Thank you for all your answers.

--------------------------

Ellery Newcomer:

 or python's variation: not having fixed integer types at all.
 
 Question: would it be feasible to make D use some sort of bignum type as
 the default index type for arrays, etc, but make it possible for the
 programmer to use uint or ulong or whatever for e.g. places where
 performance is an issue?


Another solution are integral overflows.


 I went to the trouble of modifying dmd to warn on unsigned/signed
 comparison. It found me some bugs which probably would not have been
 noticed otherwise. Did it produce false positives? Yes. Did that make me
 wish I hadn't done it?

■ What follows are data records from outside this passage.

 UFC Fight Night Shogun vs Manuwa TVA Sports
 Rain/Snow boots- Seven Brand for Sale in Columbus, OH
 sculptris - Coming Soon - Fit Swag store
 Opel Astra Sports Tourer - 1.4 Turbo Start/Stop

Hell no.


I guess most not-DMD D compilers will have this warning.

--------------------------

Walter:

 I suspect that's a big jump in complexity for very little gain.


Well, avoiding many integral-related bugs is a nice gain.

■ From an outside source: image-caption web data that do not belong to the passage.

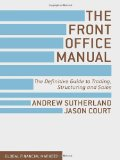 The Front Office Manual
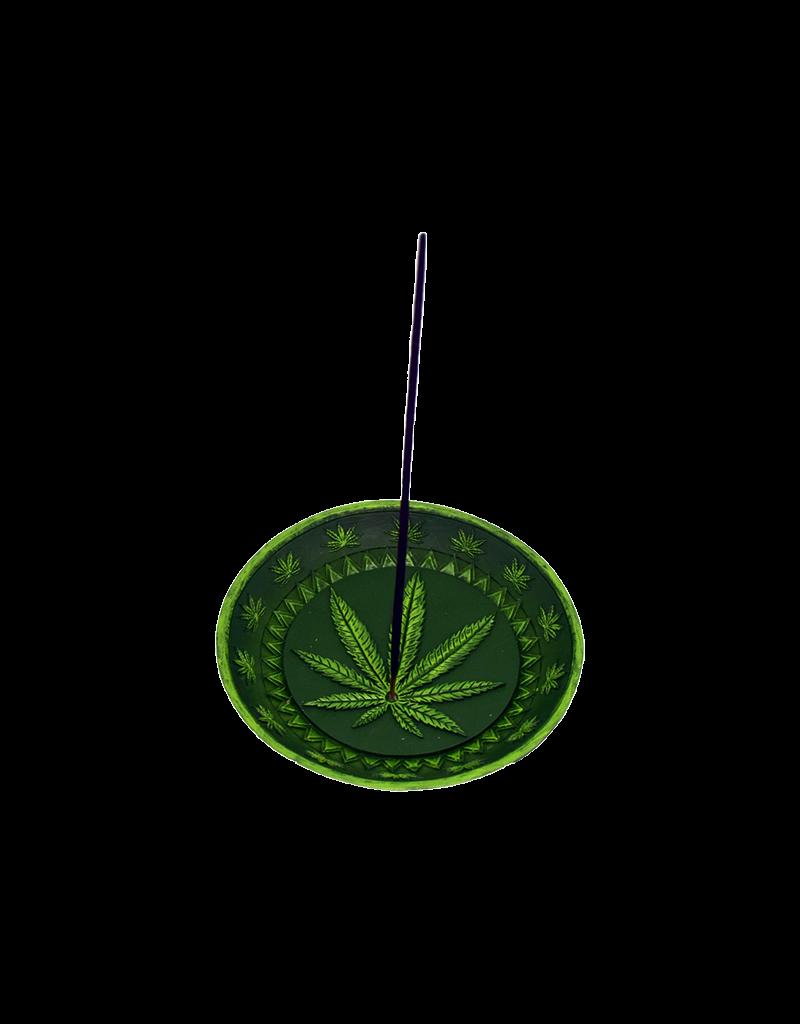 Leaf Round Incense Burner
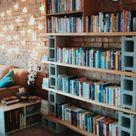 10 Original and Inexpensive Bookshelf Ideas - The Handy Mano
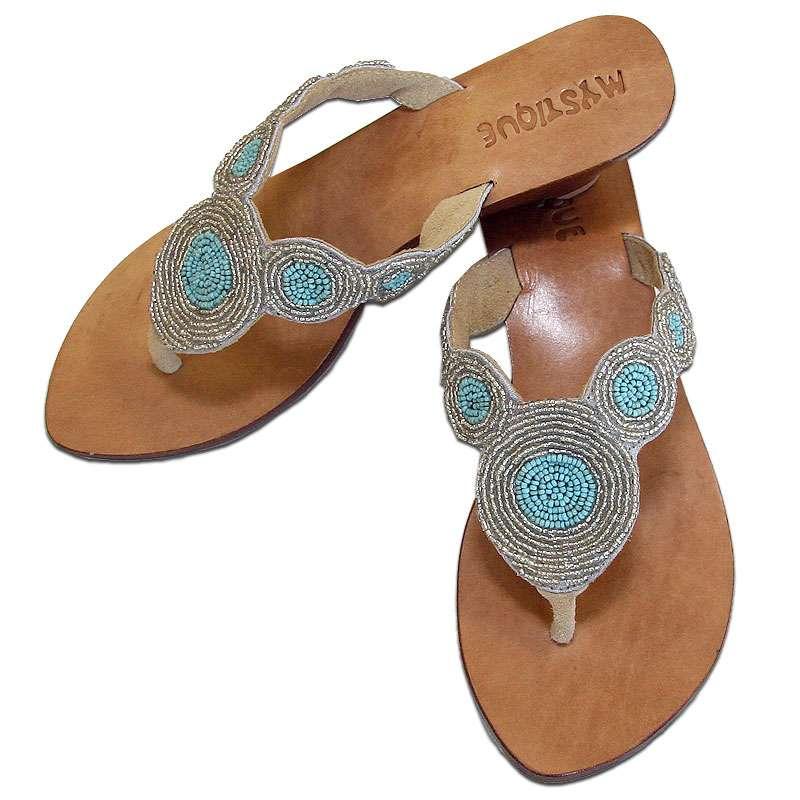 1f164f66d16d Mystique Beaded Turquoise   Gold Sandals Flat Thong Women s Sandals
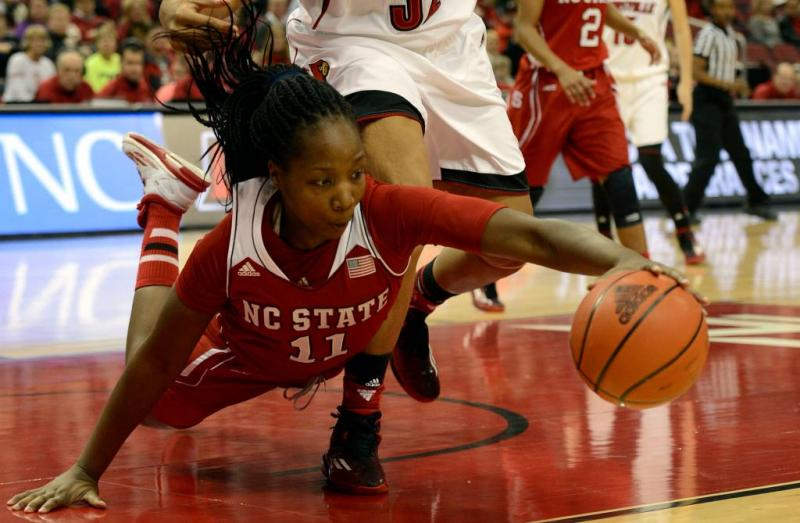 2/22 Women's Basketball Bracketology Breakdown | College Sports Madness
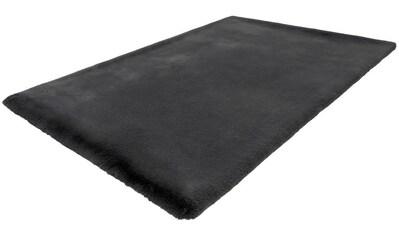 LALEE Hochflor-Teppich »Heaven 800«, rechteckig, 37 mm Höhe, besonders weich durch... kaufen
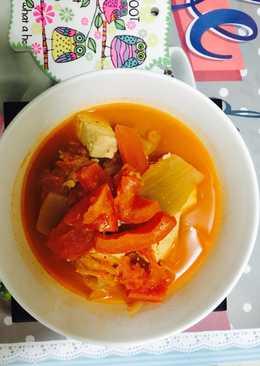 토마토김치수프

 I also suspect that it would result in a drastic performance problem (remember,
 Python is 100x slower than native code),


Python is 100-130x slower than native code only if your native code is
numerically-intensive and really well written for performance, otherwise in
most cases you don't end up more than 20-50x slower.

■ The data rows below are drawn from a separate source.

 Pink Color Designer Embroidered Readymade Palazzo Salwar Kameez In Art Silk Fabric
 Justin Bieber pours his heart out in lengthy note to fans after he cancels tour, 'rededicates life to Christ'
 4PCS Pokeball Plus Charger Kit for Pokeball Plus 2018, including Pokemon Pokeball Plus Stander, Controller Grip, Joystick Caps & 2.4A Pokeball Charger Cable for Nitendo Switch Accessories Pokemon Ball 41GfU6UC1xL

If your Python code uses strings, it uses functions written in C that are
usually faster than the ones found in std.string, so your Python code is not
slow.

If your D code is high-level and looks like Java code, it's probably no more
than 4-20x slower than Python code.

Regarding the source of the low Python performance you are quite wrong. Psyco
is a JIT for Python, if you use Psyco you keep using multi-precision numbers,
and it's very uncommon to see good Psyco programs to run more than 10-15 times
slower than perfectly optimized D programs.

Python is slow first of all because it's dynamic, and because its interpreter
is designed to be simple and hackable by not very expert C open source
programmers.

CLisp and OCaML implementations use tagged integers, and from what I have have
seen you can't expect CLisp code that uses lot of integers more than 2-3 times
slower than D code. Often the difference is lower (and very often the
difference is speed doesn't come from tagged integral numbers, but has other
causes, first of all that lot of CLisp code is dynamically typed).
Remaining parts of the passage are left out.